----- Selected excerpt -----

24th June 2007
Last week I wrote about the Level of Industry Negotiations, which took place in Berlin from September 1945 until the end of March 1946, as described in the book 'Berlin Reparations Assignment', written by two members of the US delegation, B U Ratchford and Wm D Ross.
Sir Alec Cairncross was the economic adviser to the British delegation. He later became a distinguished economist, economic historian and Chancellor of Glasgow University. His book 'The Price of War' published in 1986, is a history of the negotiations from the British perspective. A second book 'A Country to Play With' published a year later in 1987, is a more personal account of his own role.
Cairncross's description of the absurd nature of the negotiations, and how the agreement was discarded almost as soon as it was reached, is very similar to that of Ratchford and Ross. On being asked to take on the job, he says: "It seemed to me as plain as a pikestaff after a three week's visit to Germany in July 1945 that any sensible man, asked what industrial plant was surplus to the requirements of a peaceful Germany was bound to give the short answer: 'None'."

----- Extracted entries -----

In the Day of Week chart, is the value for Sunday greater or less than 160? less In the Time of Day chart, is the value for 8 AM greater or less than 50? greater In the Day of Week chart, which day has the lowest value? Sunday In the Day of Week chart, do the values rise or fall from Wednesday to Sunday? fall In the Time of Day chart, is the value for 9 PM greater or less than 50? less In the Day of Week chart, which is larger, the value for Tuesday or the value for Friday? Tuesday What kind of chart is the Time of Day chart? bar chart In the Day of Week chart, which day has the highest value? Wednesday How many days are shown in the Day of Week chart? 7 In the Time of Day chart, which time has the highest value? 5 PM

-----
----- Extracted entries -----

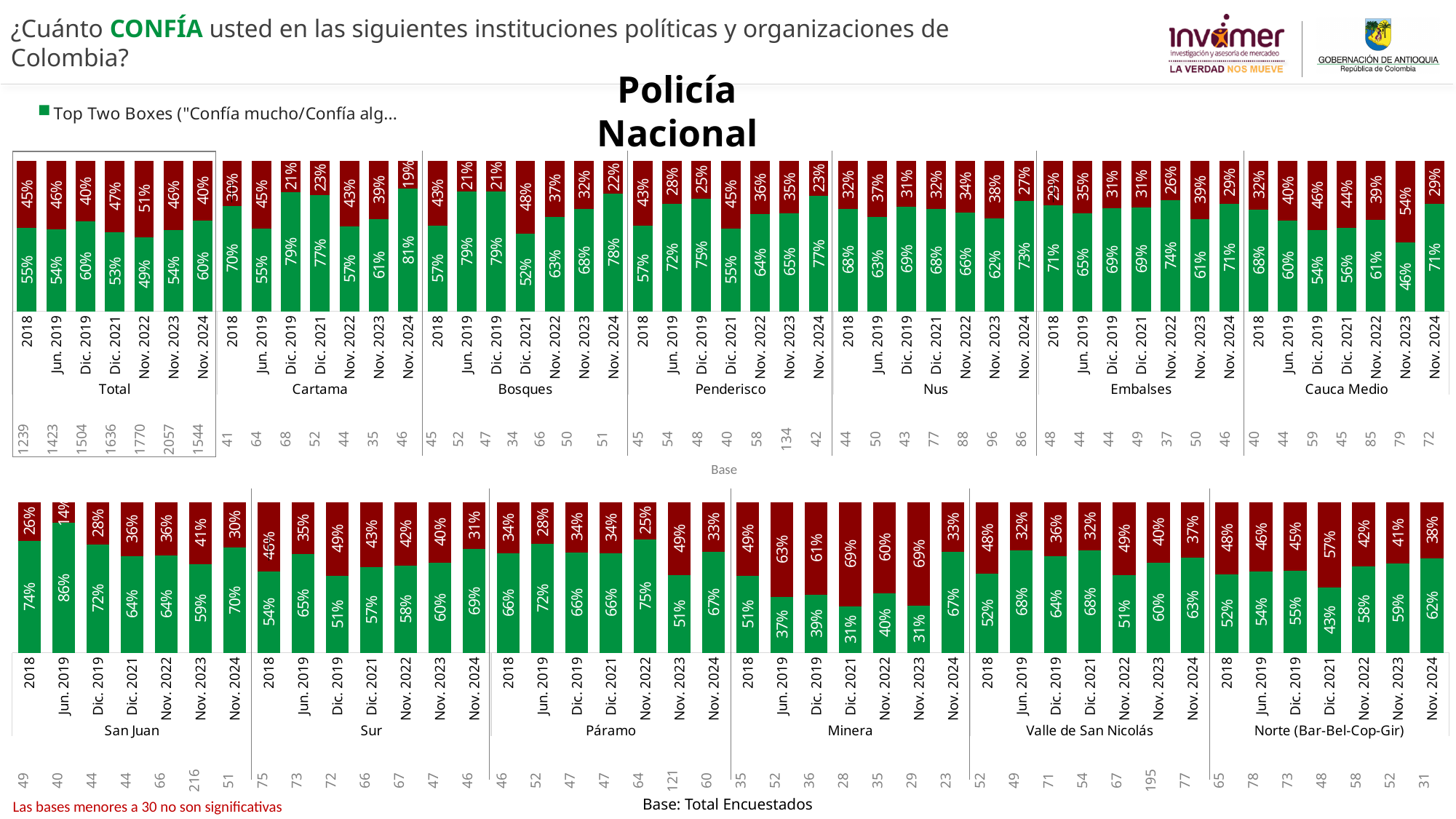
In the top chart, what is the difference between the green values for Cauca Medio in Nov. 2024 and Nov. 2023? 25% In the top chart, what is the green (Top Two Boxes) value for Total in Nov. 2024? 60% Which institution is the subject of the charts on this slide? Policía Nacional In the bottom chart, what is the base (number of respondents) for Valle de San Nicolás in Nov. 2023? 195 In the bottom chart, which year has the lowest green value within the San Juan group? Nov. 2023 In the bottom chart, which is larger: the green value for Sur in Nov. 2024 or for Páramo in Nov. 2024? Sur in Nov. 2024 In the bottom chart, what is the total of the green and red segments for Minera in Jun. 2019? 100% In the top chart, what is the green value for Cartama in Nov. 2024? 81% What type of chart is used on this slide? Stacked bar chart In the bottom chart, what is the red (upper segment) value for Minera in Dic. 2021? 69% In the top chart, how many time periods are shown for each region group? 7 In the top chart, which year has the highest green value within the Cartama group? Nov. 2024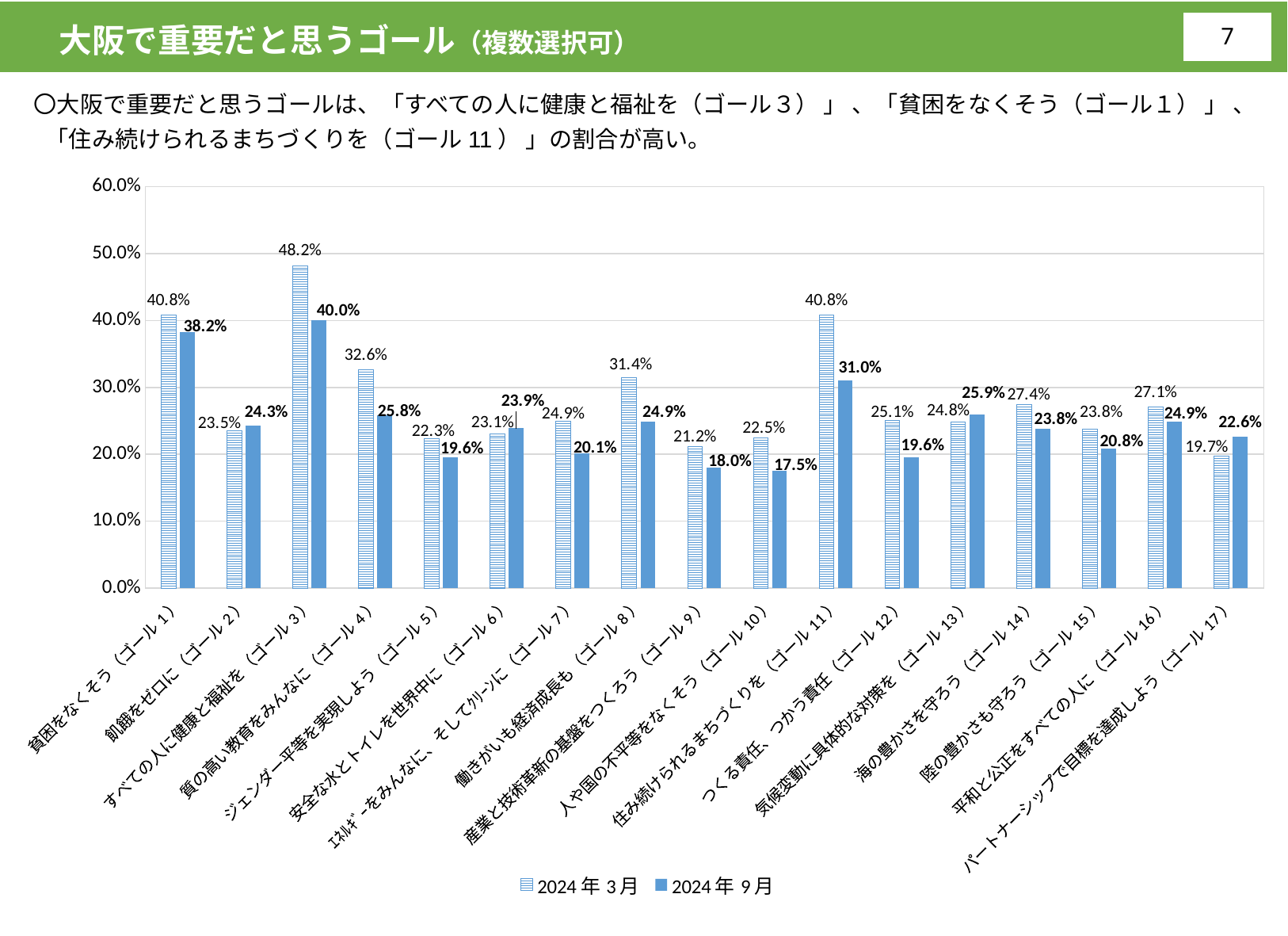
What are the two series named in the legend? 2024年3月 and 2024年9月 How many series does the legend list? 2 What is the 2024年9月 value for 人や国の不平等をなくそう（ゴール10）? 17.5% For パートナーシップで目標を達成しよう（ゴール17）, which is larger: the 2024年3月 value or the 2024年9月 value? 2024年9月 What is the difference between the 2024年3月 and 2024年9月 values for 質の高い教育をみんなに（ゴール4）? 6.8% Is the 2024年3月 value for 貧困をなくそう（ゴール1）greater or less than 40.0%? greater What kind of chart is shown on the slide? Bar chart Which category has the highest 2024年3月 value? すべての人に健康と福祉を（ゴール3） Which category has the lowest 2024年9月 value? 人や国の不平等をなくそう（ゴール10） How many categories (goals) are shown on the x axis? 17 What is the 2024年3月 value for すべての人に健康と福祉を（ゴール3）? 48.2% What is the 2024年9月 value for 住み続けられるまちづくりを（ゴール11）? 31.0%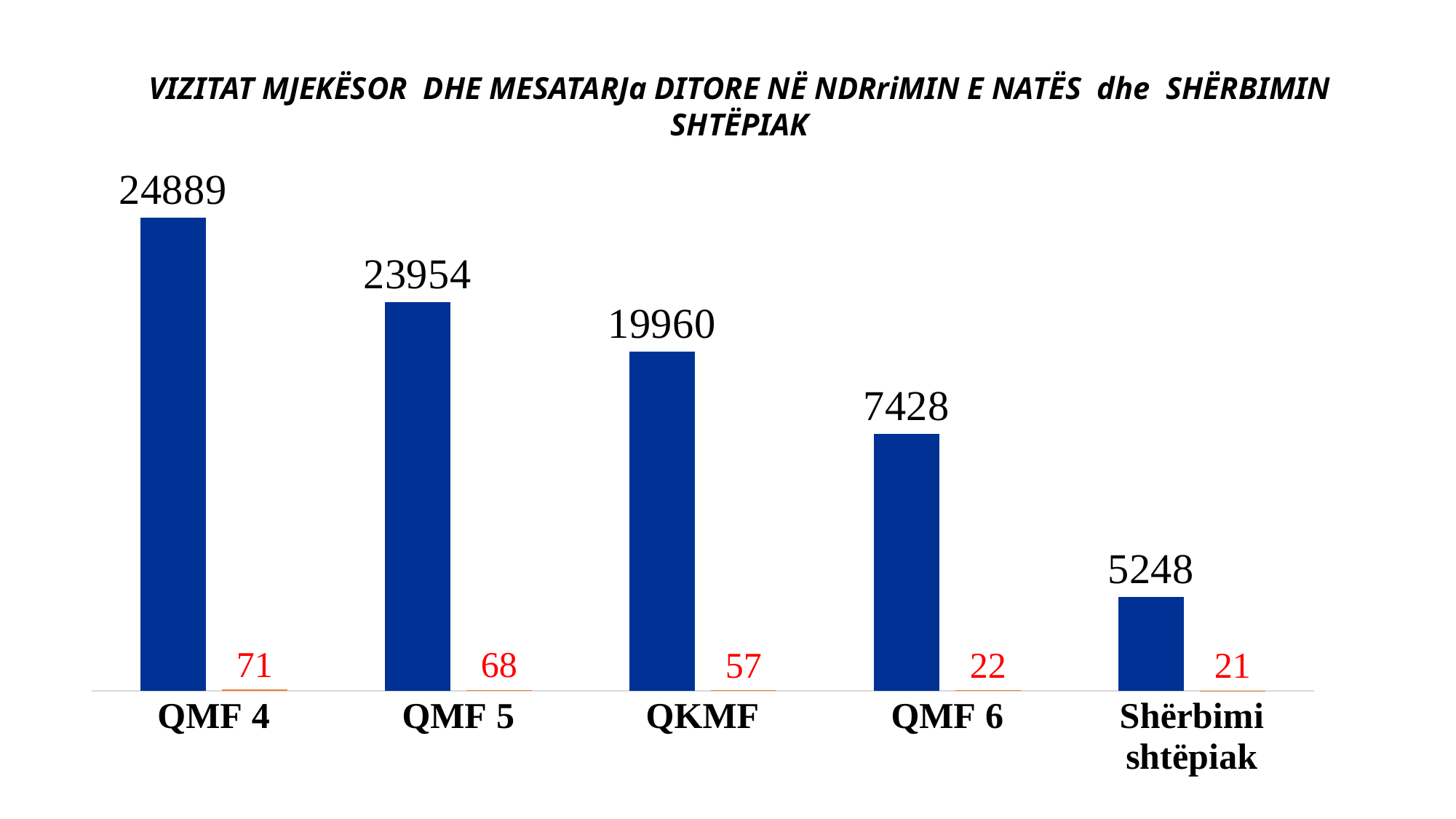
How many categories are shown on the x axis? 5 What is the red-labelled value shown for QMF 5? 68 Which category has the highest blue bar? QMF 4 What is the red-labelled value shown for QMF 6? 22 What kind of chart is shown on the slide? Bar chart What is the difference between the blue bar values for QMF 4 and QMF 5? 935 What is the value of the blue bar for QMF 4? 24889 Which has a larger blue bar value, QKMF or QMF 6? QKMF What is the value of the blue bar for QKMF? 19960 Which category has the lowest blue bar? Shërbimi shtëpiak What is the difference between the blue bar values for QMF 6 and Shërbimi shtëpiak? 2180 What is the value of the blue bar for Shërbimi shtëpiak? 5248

-----

▶ **Problems and tasks**:
1. Rewrite the Berlin reparations piece starting at "24th June 2007" and ending at "his own role.", substituting "the University of Glasgow" for "Glasgow University".
2. In the Berlin reparations piece, what year was 'A Country to Play With' published?

▶ **Problem solutions**:
1.
24th June 2007
Last week I wrote about the Level of Industry Negotiations, which took place in Berlin from September 1945 until the end of March 1946, as described in the book 'Berlin Reparations Assignment', written by two members of the US delegation, B U Ratchford and Wm D Ross.
Sir Alec Cairncross was the economic adviser to the British delegation. He later became a distinguished economist, economic historian and Chancellor of the University of Glasgow. His book 'The Price of War' published in 1986, is a history of the negotiations from the British perspective. A second book 'A Country to Play With' published a year later in 1987, is a more personal account of his own role.

2. 1987